Признавая невозможность воссоздания на имперском, европейском уровне демократии по типу национального государства, Бек и Гранде указывают, тем не менее, на пути демократизации «космополитической Европы». «Принцип интервенции» (поощрение прямого участия граждан в политических инициативах, а также инициированных снизу общеевропейских референдумов), «принцип включения» (возможности участия в политике для граждан и организаций неевропейских государств), «стратегии признания инаковости» (такие, как право «квалифицированного» вето и пр.) и «стратегии контроля» за бюрократическими структурами за счёт системы разделения властей.

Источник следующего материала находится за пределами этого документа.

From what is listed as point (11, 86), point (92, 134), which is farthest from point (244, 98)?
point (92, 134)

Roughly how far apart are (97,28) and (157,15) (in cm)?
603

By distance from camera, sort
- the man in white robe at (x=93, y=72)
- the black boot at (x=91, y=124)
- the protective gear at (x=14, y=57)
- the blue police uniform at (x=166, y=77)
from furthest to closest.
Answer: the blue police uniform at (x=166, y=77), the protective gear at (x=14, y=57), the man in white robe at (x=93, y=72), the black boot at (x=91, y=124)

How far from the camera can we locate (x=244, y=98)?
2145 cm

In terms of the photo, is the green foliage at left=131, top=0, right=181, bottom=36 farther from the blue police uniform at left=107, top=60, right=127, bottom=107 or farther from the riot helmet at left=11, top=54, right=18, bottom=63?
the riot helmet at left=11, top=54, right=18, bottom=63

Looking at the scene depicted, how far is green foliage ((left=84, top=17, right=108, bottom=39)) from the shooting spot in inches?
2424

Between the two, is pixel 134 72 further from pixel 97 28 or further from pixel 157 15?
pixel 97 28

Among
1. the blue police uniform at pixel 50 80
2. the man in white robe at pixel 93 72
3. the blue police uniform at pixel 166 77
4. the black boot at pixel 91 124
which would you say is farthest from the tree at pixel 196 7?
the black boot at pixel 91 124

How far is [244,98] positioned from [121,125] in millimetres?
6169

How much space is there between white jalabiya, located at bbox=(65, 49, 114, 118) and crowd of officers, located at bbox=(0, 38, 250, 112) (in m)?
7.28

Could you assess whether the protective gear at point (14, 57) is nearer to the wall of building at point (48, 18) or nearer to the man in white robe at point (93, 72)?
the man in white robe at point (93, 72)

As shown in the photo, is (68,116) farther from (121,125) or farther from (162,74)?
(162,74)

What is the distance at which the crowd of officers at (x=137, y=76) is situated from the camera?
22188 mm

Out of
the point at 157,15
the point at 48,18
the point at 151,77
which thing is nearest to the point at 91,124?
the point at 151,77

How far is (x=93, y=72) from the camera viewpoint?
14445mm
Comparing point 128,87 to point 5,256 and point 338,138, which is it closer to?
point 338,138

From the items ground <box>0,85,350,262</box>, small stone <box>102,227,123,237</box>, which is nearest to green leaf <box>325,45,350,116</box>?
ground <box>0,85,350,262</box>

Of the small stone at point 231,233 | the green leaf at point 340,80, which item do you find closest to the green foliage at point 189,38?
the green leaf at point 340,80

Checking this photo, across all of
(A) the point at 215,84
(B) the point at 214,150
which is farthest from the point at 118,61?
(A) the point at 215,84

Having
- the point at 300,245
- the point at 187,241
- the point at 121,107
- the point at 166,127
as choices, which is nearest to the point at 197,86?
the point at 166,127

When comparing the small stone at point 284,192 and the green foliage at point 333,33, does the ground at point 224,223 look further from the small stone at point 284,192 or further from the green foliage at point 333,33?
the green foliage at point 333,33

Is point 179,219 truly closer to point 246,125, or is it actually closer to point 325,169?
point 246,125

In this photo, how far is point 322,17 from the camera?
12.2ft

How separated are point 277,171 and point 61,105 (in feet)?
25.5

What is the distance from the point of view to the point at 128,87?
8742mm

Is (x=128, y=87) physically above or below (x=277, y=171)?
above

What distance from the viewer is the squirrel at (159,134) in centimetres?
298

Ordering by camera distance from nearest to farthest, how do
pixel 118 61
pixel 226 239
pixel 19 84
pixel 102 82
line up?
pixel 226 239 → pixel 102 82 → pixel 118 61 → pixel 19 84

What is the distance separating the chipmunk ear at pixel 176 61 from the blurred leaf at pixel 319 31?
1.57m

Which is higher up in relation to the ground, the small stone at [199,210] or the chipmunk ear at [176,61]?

Ряд европейских политических теоретиков противопоставляет «имперскую» логику США «республиканской» или попросту «этатистской» логике Европы. Они не согласны с историцистским тезисом авторов «Империи» об отмирании суверенного государства и переходе к новой, более прогрессивной имперской форме. Многие европейские авторы упрекают Негри и Хардта в скрытой апологетике американского империализма. С точки зрения этих европейцев, государство и суверенитет остаются важнейшими горизонтами современности, которые с самого начала противостояли имперской логике.
Бландин Кригель в своей недавней книге «Правовое государство или империя?»[25] выступает с консервативно-либеральных позиций и представляет новую историю как борьбу двух разнонаправленных принципов: империализма и этатизма. Кригель защищает идею государства, утверждая её республиканские корни. Теория республиканского происхождения государства, развиваемая в основном во Франции, противостоит попыткам немецких консерваторов XIX–XX веков вывести современное государство из имперского принципа. Вчера немцы, а сегодня англо-американцы ведут подрывную пропаганду и политику империи.
Но самое интересное — в философском обосновании Кригель противоречит между правовым государством и империей. Хотя обычно республиканизм, право Нового времени считаются торжеством освобождающейся субъективности от оков религии и тирании, Кригель, наоборот, рассматривает правовое государство как торжество естественного права, в духе Локка, а империю вместе с революцией относит к подрывному индивидуализму и субъективизму. Таким образом, она выворачивает тезис Негри и Хардта.
У нас в России, где сегодня доминируют консерваторы разных сортов, понятие империи применяется весьма активно — и по отношению к США, и по отношению к России. Уже упомянутый авантюристический индивидуализм общества, в совокупности с частыми ударами по престижу государства, подпитывает геополитические и историософские построения, не считающиеся со спецификой Нового времени, секуляризации, капитализма и т. д. Эти консервативные утопии пока более привлекательны у нас, чем утопия Негри и Хардта, — космополитический мир, лишённый исторической конкретности, но зато наполненный мистическим энтузиазмом. У большинства же вызывает отторжение вообще любая утопия — но с точкой зрения будущего теряется и способность к критическому анализу настоящего.
В целом, возвращение к вопросу об империи — о власти, о пространстве, о действии и об отчуждении — является важной тенденцией нашего времени. Как и сама империя, этот возврат не может быть буквальным консервативным откатом к «доброму старому» языку господства и насилия. Как «империя», так и «революция» формулируют историческую программу Нового времени: возрождение и открытие мира, любовь к дальнему и отдаление от себя. Сегодня вновь обостряется основное противоречие Нового времени. С одной стороны, эмансипация материального мира, его буржуазное одомашнивание и технический контроль. С другой стороны, открытие странного, бесчеловечного, чужого мира, вторжение в него, и его ответное вторжение в человека. Книга Негри и Хардта колеблется в зазоре между этими двумя парадигмами.
В связи с этим в книге проступает ведущая политико-практическая альтернатива революционных сил: предоставить наконец человеку свободу преобразования себя и мира или бороться с ним же самим ради его освобождения. Конечно, человек должен отдаться своему спонтанному могуществу. Но, во-первых, сосредоточено ли это могущество в нём самом или оно распределено между ним и теми внешними силами (другими людьми, мирами), которые наблюдают за ним и призывают выйти за собственные пределы? Во-вторых, можно ли построить общество на созидательной силе, не институционализовав его саморазрушительные тенденции (возможна ли вообще свободная сила без постоянной готовности отказаться от свободы)?